FSSAI reissued its newspaper food-wrapping ban on June 6, 2026, citing lead and cadmium in printing ink that leaches into hot, oily food, plus microbial risks from repeated handling.
FSSAI's West Region office reissued its standing ban on newspaper food packaging on June 6, 2026, after enforcement action against a Mumbai vada pav vendor, warning that printing ink contains heavy metals including lead, chromium, and cadmium that migrate directly into food.
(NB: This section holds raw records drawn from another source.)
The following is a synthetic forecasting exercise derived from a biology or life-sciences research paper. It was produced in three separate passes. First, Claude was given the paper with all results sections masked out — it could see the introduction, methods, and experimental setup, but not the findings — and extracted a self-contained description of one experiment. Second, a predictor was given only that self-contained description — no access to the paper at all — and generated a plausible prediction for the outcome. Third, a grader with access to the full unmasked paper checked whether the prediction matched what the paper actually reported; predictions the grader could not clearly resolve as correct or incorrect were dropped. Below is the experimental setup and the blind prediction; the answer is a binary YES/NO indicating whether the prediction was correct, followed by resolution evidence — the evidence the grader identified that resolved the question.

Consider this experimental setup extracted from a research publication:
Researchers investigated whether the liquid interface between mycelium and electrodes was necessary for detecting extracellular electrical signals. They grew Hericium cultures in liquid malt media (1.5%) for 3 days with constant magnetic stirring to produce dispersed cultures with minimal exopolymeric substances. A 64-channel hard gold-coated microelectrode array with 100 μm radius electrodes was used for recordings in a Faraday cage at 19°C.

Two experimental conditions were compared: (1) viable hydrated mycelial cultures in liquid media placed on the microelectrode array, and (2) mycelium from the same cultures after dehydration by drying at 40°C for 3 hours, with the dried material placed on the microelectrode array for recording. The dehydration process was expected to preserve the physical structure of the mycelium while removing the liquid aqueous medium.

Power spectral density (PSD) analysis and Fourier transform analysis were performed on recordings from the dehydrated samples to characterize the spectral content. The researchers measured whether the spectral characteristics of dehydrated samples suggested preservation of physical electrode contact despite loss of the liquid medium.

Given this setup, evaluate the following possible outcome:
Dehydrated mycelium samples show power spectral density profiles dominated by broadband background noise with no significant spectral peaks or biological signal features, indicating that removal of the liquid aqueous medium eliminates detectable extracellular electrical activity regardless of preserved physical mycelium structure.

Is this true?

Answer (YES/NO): NO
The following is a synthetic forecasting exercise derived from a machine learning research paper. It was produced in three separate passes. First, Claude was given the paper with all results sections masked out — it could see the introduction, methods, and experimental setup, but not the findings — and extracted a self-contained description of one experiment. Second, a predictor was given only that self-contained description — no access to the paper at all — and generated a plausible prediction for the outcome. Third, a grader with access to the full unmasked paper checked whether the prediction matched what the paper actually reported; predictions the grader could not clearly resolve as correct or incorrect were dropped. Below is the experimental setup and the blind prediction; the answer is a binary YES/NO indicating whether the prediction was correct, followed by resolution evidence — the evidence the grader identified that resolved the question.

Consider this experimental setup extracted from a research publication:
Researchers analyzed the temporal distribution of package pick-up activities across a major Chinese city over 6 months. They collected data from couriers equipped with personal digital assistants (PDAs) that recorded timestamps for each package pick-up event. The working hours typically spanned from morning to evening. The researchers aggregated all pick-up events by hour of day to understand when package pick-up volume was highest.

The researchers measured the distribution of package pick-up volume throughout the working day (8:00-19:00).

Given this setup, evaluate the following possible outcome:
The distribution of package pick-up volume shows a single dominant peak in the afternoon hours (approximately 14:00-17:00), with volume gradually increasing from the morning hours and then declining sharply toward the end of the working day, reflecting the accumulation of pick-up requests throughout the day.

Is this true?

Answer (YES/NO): NO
The Food Safety and Standards Authority of India (FSSAI) is the statutory body under the Ministry of Health and Family Welfare that sets packaging and food-contact material standards for India. Its June 6 advisory on X (formerly Twitter) stated that wrapping fried food in newspapers "carries serious health risks" and named lead as a specific contaminant. The directive applies to street vendors, hawkers, restaurants, and cloud kitchens across India. The timing follows a visible enforcement action in Mumbai, where a popular vada pav stall was found using newsprint as a food wrapper, a practice that remains widespread at roadside stalls selling samosas, pakoras, and bhajias.
What the science says about newspaper ink and food
Newspaper printing ink is a mixture of solvents, pigments, binders, and additives. According to Dr Disha Bhatia, Consultant and Hospital Infection Control Officer in Microbiology at Aakash Healthcare, the ink formulation typically includes heavy metals such as lead, chromium, and cadmium, along with phthalates, mineral oils, and synthetic dyes.
The problem is not passive contact. When hot or oily food sits on newsprint, heat and lipids act as solvents that pull chemicals out of the ink and into the food. This process is called chemical migration, and it accelerates with temperature. A samosa fresh off the oil, a vada pav just pressed, or a serving of poha still steaming are all high-risk scenarios because the food surface is both hot and fatty.
Chronic ingestion of lead and cadmium is not a minor concern. Dr Bhatia notes that long-term exposure to these metals can affect the nervous system and kidney function, and is particularly harmful to children, in whom even low-level lead exposure is associated with cognitive impairment. Several solvents and dyes in printing inks are also classified as potential carcinogens or endocrine disruptors, meaning they can interfere with hormone signalling at low doses over time.
FSSAI has not published a specific threshold study quantifying how much lead migrates from Indian newsprint into food under typical street-food conditions. That data gap matters: the risk is chemically plausible and well-supported by migration science, but the precise dose from a single serving of newspaper-wrapped chaat is not publicly established.
The microbial side of the problem
Chemical contamination is only part of the risk. A newspaper travels from a printing press to a distribution agent to a vendor's stall, passing through multiple hands and environments along the way. Dr Bhatia points out that this transit chain creates ample opportunity for surface contamination.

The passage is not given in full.